Here's a little background. I eat healthy and sleep well. Exercise, but need to caution myself because I weigh 100 pounds right now due to my SSRI venture. I veer towards hypersomnia because it's my way to escape my brain and life as needed. When very depressed, I start researching suicide methods and have lots of suicide ideation, but don't act on it. I think it's because I've tried to suicide six times in my lifetime. That changes your psyche.
I tend to overanalyze problem(s) or read/dwell/obsess on philosophical existentialism/societal issues that overwhelms me beyond belief (yes I know -- don't go there) and that gets me into trouble, but CBT/ACT/etc has helped me with that. I do mediation and yoga when I'm able and keep on top of it.
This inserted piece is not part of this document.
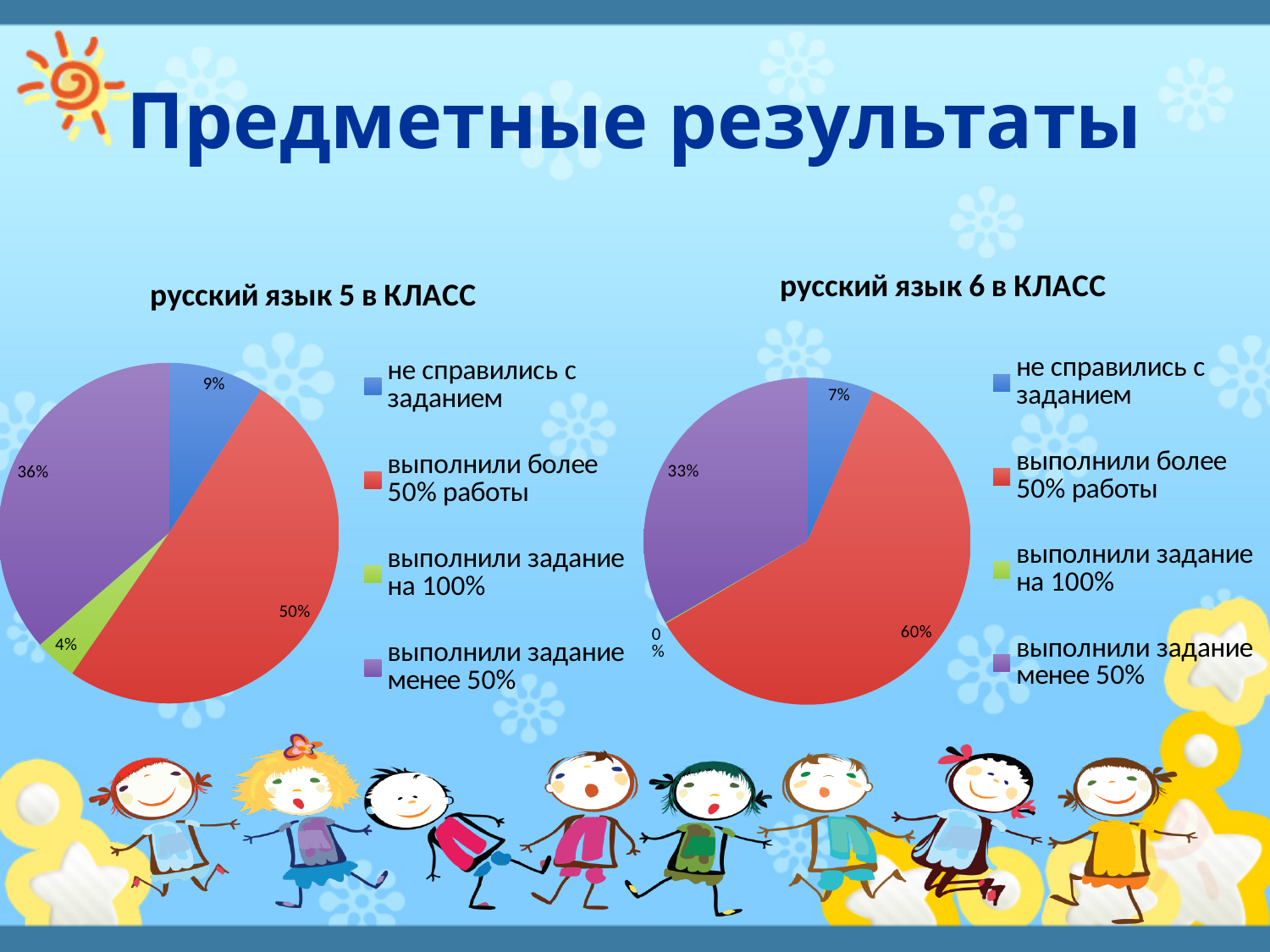
In the chart titled 'русский язык 5 в КЛАСС', what is the difference between the share for 'выполнили более 50% работы' and the share for 'выполнили задание менее 50%'? 14% What kind of chart is the chart titled 'русский язык 5 в КЛАСС'? pie chart In the chart titled 'русский язык 5 в КЛАСС', what share of students 'выполнили более 50% работы'? 50% In the chart titled 'русский язык 6 в КЛАСС', what share of students 'выполнили задание менее 50%'? 33% In the chart titled 'русский язык 6 в КЛАСС', which category has the largest slice? выполнили более 50% работы In the chart titled 'русский язык 5 в КЛАСС', which category has the smallest slice? выполнили задание на 100% How many categories does the legend of the chart titled 'русский язык 6 в КЛАСС' list? 4 In the chart titled 'русский язык 5 в КЛАСС', what share of students 'не справились с заданием'? 9% In the chart titled 'русский язык 6 в КЛАСС', what share of students 'выполнили задание на 100%'? 0% In the chart titled 'русский язык 5 в КЛАСС', what colour is the slice for 'выполнили задание на 100%'? green Which chart has the larger share for 'выполнили задание менее 50%': 'русский язык 5 в КЛАСС' or 'русский язык 6 в КЛАСС'? русский язык 5 в КЛАСС In the chart titled 'русский язык 6 в КЛАСС', what is the difference between the share for 'выполнили более 50% работы' and the share for 'не справились с заданием'? 53%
The problem with OCD repetitive looping thoughts is that in major depression, it's useless for me to stop this and CBT doesn't work whatsoever.
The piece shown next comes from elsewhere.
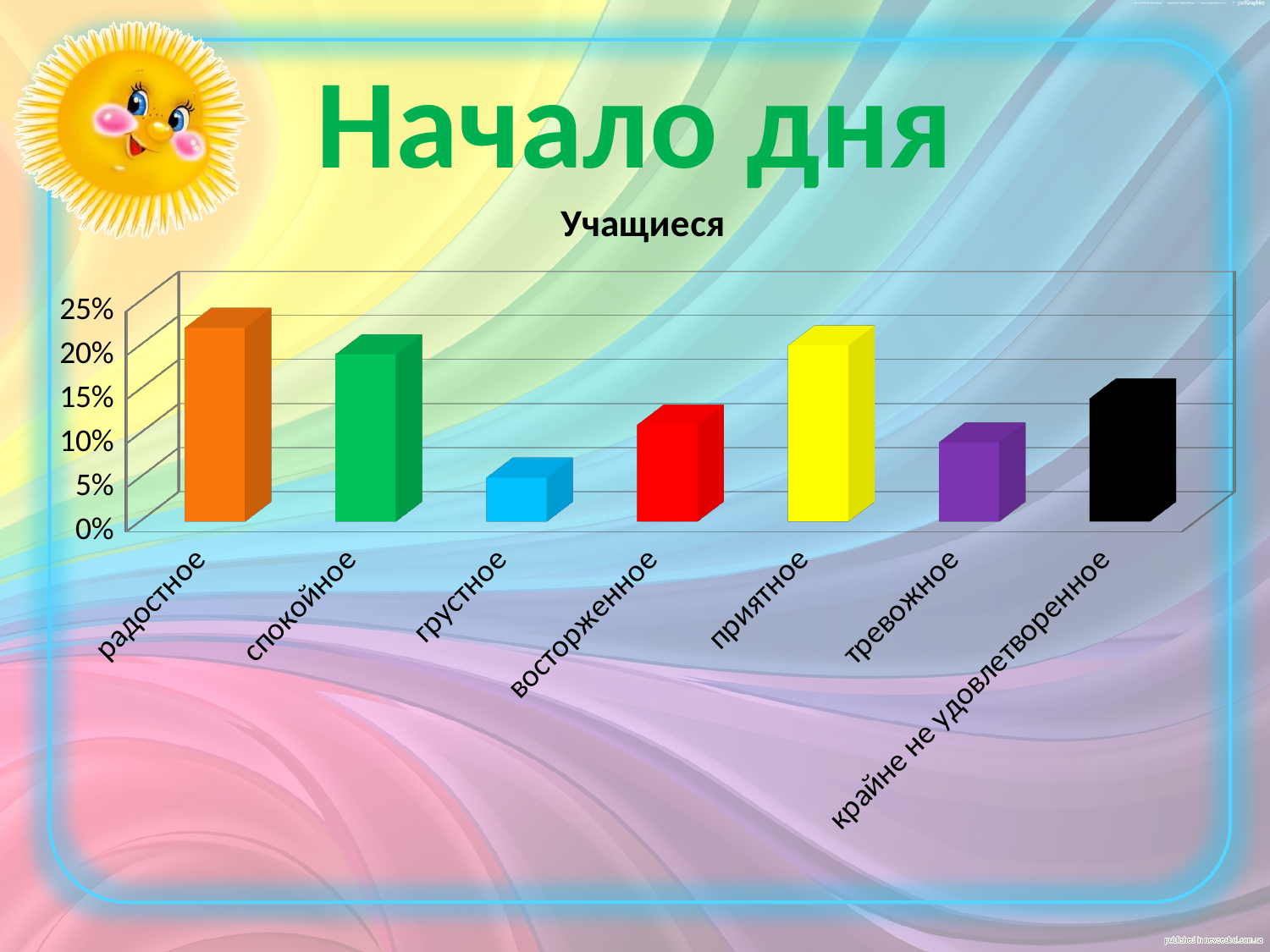
Which category has the lowest value in the chart? грустное What colour is the bar for грустное? blue Is the value for тревожное greater or less than 15%? less Is the value for спокойное greater or less than 15%? greater What is the title of the chart? Учащиеся What kind of chart is shown on the slide? bar chart Is the value for радостное greater or less than 20%? greater Which is larger, the value for радостное or the value for грустное? радостное Which is larger, the value for спокойное or the value for тревожное? спокойное How many categories are shown on the x axis of the chart? 7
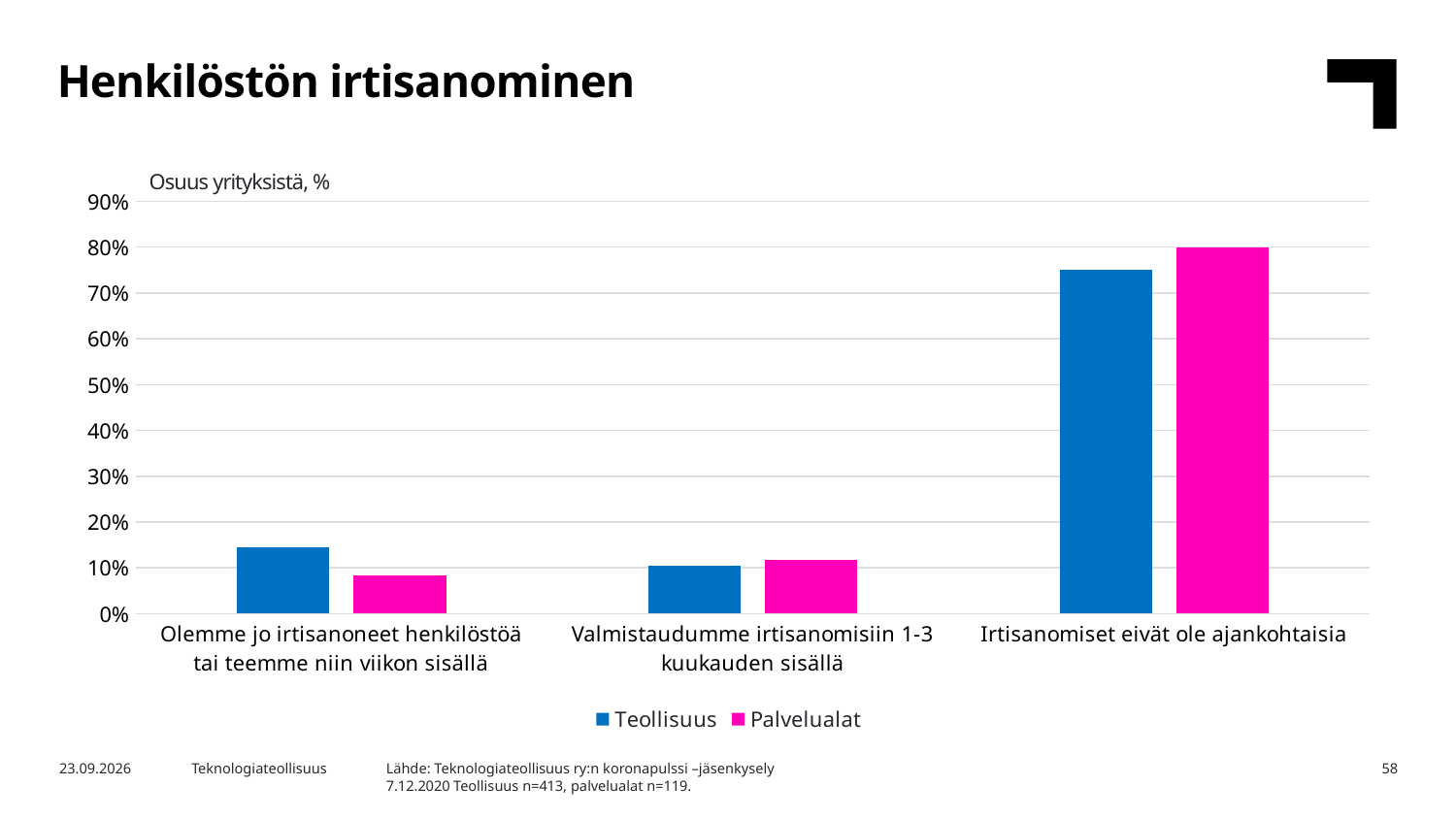
What is the title of the slide? Henkilöstön irtisanominen How many series does the legend list? 2 For the category 'Irtisanomiset eivät ole ajankohtaisia', which series has the larger value, Teollisuus or Palvelualat? Palvelualat Which category has the lowest value for Palvelualat? Olemme jo irtisanoneet henkilöstöä tai teemme niin viikon sisällä Is the Teollisuus value for 'Irtisanomiset eivät ole ajankohtaisia' greater or less than 70%? greater How many categories are shown on the x axis? 3 What kind of chart is shown on the slide? bar chart Is the Teollisuus value for 'Valmistaudumme irtisanomisiin 1-3 kuukauden sisällä' greater or less than 20%? less Which category has the highest value for Teollisuus? Irtisanomiset eivät ole ajankohtaisia Is the Palvelualat value for 'Olemme jo irtisanoneet henkilöstöä tai teemme niin viikon sisällä' greater or less than 10%? less For the category 'Olemme jo irtisanoneet henkilöstöä tai teemme niin viikon sisällä', which series has the larger value, Teollisuus or Palvelualat? Teollisuus What label is shown above the vertical axis of the chart? Osuus yrityksistä, %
Distracting is a fruitless at that point and dysphoria has taken over. Trying to perform CBT = blank mind and being frustrated and more depressed. I have had lots of CBT and talk therapy, but my depression keeps coming back.
I have tried over 20 ADs (SSRIs, SNRIs, MOA,) plus some anti-psychotic meds (because what else is left) and, of course, combo meds which were of no help. Too much time and distress trying out combos. Typically, I have the following things going on when it comes to side effects, namely, jitteriness, loss of appetite hence loss of weight (have to force feed), increased sleep, fatigue, zombieness, and apathy.
I can only handle low doses of ADs because I'm so sensitive to meds and in the past my pdoc kept trying to increase my AD because he said I have to get to the therapeutic level. Then I am get intolerable side effects. Last pdoc said I had treatment resistant depression and he was going to send me to a med specialist. We talked about ECT - I didn't go there. That was 2 years ago. I don't have a pdoc now nor do I want one. I use my GP to get the meds I want after I do extensive research. I was going to find a psychologist since it's such a happening trend right now.
I'm taking Vit D3, B6/12 and L'Theanine. I can't take magnesium sups on an ongoing basis unless it's in food. I ultimately end up having a paradoxical effect to it. My bloodwork is all normal eight months ago, except Vit D 25Hydroxy which was at 42 and in the mid end of insufficient range. I do make it a point to get out in the sun at noon for about 10-15 minutes plus Vit D3 sups. I was considering doing my thyroid T3 and T4 again.
One final question for anyone daring to venture. I have a rare blood type. It's AB Rh-. I was wondering if the Rhesus negative protein in my blood causes my intolerance to ADs. Eight-five percentage of the world is Rh+. Thought that might be my problem with ADs.
Any help on any points would be very appreciated.